┌─ Exercise text

No man, for any considerable period, can wear one face to himself, and another to the multitude, without finally getting bewildered as to which may be the true.
After departing the forest where he has met with Hester, it is a revitalized minister who walks the path to town; yet, after this transformation, he feels strange impulses to be irreligious to those he passes on his return in order that they might know that he is not the same man for whom they take him. Dimmesdae is both afraid that they may suspect him of wrongdoing, while at the same time he is tempted to shock the members of his congregation with his impiety.
Clearly, the Reverend Mr. Dimmesdale feels a sense of looming fate over him as, having been lifted from the burden of his conscience with Hester in the forest, he impulsively now desires to free his soul before others of its wickedness. Perplexed by his new "face.' he wonders if he has turned to evil.
Wrestling with his conscience, Dimmesdale is described by Hawthorne,
The wretched minister! He had made a bargain very like it! Tempted by a dream of happiness, he had yielded himself with deliberate choice, as he had never done before, to what he knew was deadly sin. And the infectious poison of that sin had been thus rapidly diffused throughout his moral system.
As he nears his dwelling, the minister takes "refuge" inside and looks around with a strangeness. He realizes that the minister who has written what is on the table, is not the same as the one who now sits there, one who views the first with scornful pity and "half-"envious curiosity,"
That self was gone! Another man had returned out of the forest; a wiser one; with a knowledge of hidden mysteries which the simplicity of the former never could have reached. A bitter kind of knowledge that!
Because he cannot go back to what he was; because he now cannot wear a different face to himself, the reverend Dimmesdale comes to a crossroad in his life. Just then, Roger Chillingworth enters and the minister becomes white and speechless as though he has perceived "an evil spirit." The physician offers to treat the minister to help him gain strength for the morrow, but Dimmesdale refuses, saying that he has no further need of medicines. When Chillingworth declares that people worry that their minister may not be around in the next year, Dimmesdale remarks that he may go,
"Yea, to another world,” replied the minister, with pious resignation. “Heaven grant it be a better one; for, in good sooth, I hardly think to tarry with my flock through the flitting seasons of another year! But, touching your medicine, kind Sir, in my present frame of body I need it not.”
After the physician leaves, Dimmesdale tosses the Election Sermon into the fire, for it no longer belongs to him. Then, with an "impulsive flow of thought and emotion," he begins another sermon. feeling inspired. All night he writes "with earnest haste and ecstasy," a tortured soul setting itself free from its long bewilderment.

└─
┌─ Records supplied

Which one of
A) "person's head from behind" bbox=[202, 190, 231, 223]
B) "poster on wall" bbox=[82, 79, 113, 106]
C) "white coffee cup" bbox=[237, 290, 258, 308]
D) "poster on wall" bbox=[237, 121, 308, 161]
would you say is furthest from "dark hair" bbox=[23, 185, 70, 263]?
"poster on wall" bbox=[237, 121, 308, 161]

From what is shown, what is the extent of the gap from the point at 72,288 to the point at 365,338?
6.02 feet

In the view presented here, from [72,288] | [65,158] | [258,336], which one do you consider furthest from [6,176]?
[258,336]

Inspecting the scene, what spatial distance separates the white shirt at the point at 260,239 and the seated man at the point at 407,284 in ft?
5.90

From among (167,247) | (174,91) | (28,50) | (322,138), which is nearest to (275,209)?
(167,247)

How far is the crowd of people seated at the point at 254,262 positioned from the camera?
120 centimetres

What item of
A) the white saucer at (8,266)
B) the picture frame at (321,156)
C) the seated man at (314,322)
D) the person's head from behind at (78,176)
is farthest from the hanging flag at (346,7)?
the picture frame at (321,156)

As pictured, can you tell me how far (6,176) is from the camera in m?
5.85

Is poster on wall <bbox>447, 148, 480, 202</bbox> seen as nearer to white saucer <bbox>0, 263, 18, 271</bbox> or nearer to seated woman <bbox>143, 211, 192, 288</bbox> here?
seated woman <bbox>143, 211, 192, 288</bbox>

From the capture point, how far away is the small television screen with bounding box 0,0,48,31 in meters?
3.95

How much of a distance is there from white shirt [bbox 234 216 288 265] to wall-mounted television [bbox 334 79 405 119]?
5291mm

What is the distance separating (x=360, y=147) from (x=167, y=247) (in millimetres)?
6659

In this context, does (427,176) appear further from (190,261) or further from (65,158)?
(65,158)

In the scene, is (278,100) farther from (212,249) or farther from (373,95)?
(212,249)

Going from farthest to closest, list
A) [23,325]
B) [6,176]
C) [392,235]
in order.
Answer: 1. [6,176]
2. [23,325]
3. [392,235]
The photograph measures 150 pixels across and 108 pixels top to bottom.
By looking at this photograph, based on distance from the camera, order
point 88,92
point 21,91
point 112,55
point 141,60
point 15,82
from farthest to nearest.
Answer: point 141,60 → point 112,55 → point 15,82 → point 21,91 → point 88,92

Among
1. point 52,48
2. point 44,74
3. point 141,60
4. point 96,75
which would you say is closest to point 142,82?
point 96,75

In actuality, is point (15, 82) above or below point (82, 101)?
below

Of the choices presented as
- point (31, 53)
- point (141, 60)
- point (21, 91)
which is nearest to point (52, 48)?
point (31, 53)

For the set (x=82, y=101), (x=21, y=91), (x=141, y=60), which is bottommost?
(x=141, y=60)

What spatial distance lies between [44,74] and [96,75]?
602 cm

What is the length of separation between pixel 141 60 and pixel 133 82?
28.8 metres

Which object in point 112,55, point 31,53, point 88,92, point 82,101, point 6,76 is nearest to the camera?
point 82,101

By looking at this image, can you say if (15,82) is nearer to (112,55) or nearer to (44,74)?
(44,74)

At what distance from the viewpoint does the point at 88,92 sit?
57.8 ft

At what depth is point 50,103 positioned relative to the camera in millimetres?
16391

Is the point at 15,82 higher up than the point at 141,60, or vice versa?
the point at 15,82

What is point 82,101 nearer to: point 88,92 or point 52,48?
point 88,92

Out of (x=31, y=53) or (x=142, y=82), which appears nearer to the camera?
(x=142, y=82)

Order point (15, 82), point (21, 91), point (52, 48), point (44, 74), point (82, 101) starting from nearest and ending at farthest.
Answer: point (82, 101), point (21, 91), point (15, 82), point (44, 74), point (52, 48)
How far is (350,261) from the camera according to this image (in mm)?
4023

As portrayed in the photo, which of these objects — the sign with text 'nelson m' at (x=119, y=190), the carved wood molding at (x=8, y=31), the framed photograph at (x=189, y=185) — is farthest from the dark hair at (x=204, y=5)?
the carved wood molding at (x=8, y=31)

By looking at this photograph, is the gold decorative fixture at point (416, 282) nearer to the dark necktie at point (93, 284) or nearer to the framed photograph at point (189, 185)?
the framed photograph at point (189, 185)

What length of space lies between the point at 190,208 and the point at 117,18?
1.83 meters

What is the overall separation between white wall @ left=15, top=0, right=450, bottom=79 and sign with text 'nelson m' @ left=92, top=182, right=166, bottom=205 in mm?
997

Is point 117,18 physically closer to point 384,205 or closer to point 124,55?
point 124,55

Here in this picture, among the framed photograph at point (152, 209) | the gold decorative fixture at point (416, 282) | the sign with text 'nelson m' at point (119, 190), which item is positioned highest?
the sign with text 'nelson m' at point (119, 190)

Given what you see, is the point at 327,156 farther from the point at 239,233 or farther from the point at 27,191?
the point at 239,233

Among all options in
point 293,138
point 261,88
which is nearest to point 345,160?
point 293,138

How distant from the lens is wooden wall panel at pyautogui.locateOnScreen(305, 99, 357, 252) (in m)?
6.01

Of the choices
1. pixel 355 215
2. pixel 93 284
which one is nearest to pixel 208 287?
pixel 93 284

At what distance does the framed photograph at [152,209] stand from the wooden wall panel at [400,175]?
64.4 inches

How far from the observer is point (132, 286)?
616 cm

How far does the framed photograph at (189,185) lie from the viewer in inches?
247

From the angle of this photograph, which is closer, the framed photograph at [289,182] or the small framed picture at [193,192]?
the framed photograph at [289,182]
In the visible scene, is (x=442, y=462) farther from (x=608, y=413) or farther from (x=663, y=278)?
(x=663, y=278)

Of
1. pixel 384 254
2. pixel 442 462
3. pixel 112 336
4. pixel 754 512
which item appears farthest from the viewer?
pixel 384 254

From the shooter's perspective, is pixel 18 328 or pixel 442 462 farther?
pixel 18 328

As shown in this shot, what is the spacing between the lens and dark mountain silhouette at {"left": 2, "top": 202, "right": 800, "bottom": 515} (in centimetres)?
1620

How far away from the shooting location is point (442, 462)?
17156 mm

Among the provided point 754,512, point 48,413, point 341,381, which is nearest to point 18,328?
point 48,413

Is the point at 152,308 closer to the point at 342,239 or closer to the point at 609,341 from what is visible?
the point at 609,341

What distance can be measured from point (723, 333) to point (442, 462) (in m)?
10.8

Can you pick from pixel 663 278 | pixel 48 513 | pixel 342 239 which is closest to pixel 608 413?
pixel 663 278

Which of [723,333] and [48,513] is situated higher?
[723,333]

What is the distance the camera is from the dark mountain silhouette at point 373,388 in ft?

└─

Extract word for word everything in the Dimmesdale passage from "No man, for" down to "be the true.". The dataset entries are separate material, unconnected to the Dimmesdale passage.

No man, for any considerable period, can wear one face to himself, and another to the multitude, without finally getting bewildered as to which may be the true.